Each record must be reproduced exactly as it is shown.
Start Stored records
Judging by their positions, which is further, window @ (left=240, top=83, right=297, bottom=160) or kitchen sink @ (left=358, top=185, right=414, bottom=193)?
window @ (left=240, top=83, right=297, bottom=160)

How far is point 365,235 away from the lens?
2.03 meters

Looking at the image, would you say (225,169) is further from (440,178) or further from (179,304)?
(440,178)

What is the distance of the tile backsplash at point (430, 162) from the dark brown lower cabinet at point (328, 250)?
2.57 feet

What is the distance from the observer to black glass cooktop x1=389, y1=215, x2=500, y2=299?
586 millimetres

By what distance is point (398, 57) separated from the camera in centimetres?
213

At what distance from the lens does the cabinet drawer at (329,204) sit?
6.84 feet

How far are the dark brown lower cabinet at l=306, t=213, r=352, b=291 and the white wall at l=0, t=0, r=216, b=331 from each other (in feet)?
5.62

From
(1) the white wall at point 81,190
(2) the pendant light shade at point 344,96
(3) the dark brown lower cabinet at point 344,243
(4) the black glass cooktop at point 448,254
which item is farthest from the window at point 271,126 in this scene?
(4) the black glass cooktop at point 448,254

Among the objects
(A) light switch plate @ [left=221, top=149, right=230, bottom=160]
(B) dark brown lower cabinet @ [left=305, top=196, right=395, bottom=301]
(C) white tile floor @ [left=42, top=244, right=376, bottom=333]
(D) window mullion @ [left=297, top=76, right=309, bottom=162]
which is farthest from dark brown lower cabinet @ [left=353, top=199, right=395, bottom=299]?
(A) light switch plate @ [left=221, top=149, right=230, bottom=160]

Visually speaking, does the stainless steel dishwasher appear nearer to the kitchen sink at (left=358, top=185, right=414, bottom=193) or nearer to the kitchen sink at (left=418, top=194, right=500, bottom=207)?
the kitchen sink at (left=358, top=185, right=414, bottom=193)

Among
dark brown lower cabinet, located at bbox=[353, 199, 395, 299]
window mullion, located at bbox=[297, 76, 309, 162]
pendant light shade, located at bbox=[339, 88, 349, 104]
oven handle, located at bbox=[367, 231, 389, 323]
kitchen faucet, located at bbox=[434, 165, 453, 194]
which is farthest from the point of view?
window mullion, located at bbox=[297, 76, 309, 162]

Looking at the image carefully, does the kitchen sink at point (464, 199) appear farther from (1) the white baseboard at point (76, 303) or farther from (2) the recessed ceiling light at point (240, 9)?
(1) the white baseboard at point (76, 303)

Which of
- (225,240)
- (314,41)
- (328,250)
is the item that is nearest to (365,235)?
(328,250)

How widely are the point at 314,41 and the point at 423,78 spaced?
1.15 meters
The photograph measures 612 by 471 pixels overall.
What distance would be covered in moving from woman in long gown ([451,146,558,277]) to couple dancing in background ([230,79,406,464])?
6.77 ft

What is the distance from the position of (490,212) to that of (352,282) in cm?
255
End Stored records
Expected answer:
Judging by their positions, which is further, window @ (left=240, top=83, right=297, bottom=160) or kitchen sink @ (left=358, top=185, right=414, bottom=193)?
window @ (left=240, top=83, right=297, bottom=160)

How far is point 365,235 away from the lens?
2.03 meters

Looking at the image, would you say (225,169) is further from (440,178) or further from (179,304)?
(440,178)

What is the distance of the tile backsplash at point (430, 162) from the dark brown lower cabinet at point (328, 250)?
2.57 feet

What is the distance from the observer to black glass cooktop x1=389, y1=215, x2=500, y2=299?
586 millimetres

By what distance is point (398, 57) separated from the camera in centimetres?
213

At what distance from the lens does the cabinet drawer at (329,204) sit?
6.84 feet

How far are the dark brown lower cabinet at l=306, t=213, r=352, b=291 and the white wall at l=0, t=0, r=216, b=331 from each other (in feet)?
5.62

From
(1) the white wall at point 81,190
(2) the pendant light shade at point 344,96
(3) the dark brown lower cabinet at point 344,243
(4) the black glass cooktop at point 448,254
which item is farthest from the window at point 271,126 in this scene?
(4) the black glass cooktop at point 448,254

Among the objects
(A) light switch plate @ [left=221, top=149, right=230, bottom=160]
(B) dark brown lower cabinet @ [left=305, top=196, right=395, bottom=301]
(C) white tile floor @ [left=42, top=244, right=376, bottom=333]
(D) window mullion @ [left=297, top=76, right=309, bottom=162]
which is farthest from dark brown lower cabinet @ [left=353, top=199, right=395, bottom=299]?
(A) light switch plate @ [left=221, top=149, right=230, bottom=160]

Visually speaking, does the stainless steel dishwasher appear nearer to the kitchen sink at (left=358, top=185, right=414, bottom=193) or nearer to the kitchen sink at (left=418, top=194, right=500, bottom=207)?
the kitchen sink at (left=358, top=185, right=414, bottom=193)

Among
dark brown lower cabinet, located at bbox=[353, 199, 395, 299]
window mullion, located at bbox=[297, 76, 309, 162]
pendant light shade, located at bbox=[339, 88, 349, 104]
oven handle, located at bbox=[367, 231, 389, 323]
kitchen faucet, located at bbox=[434, 165, 453, 194]
which is farthest from the point of view?
window mullion, located at bbox=[297, 76, 309, 162]

Looking at the image carefully, does the kitchen sink at point (464, 199) appear farther from (1) the white baseboard at point (76, 303) or farther from (2) the recessed ceiling light at point (240, 9)?
(1) the white baseboard at point (76, 303)

Which of
- (225,240)
- (314,41)
- (328,250)
is the item that is nearest to (365,235)?
(328,250)

How widely are the point at 314,41 and the point at 423,78 spaced?
1.15 meters
The photograph measures 612 by 471 pixels overall.
What distance would be covered in moving from woman in long gown ([451,146,558,277]) to couple dancing in background ([230,79,406,464])?
6.77 ft

What is the distance from the position of (490,212) to that of (352,282) in cm?
255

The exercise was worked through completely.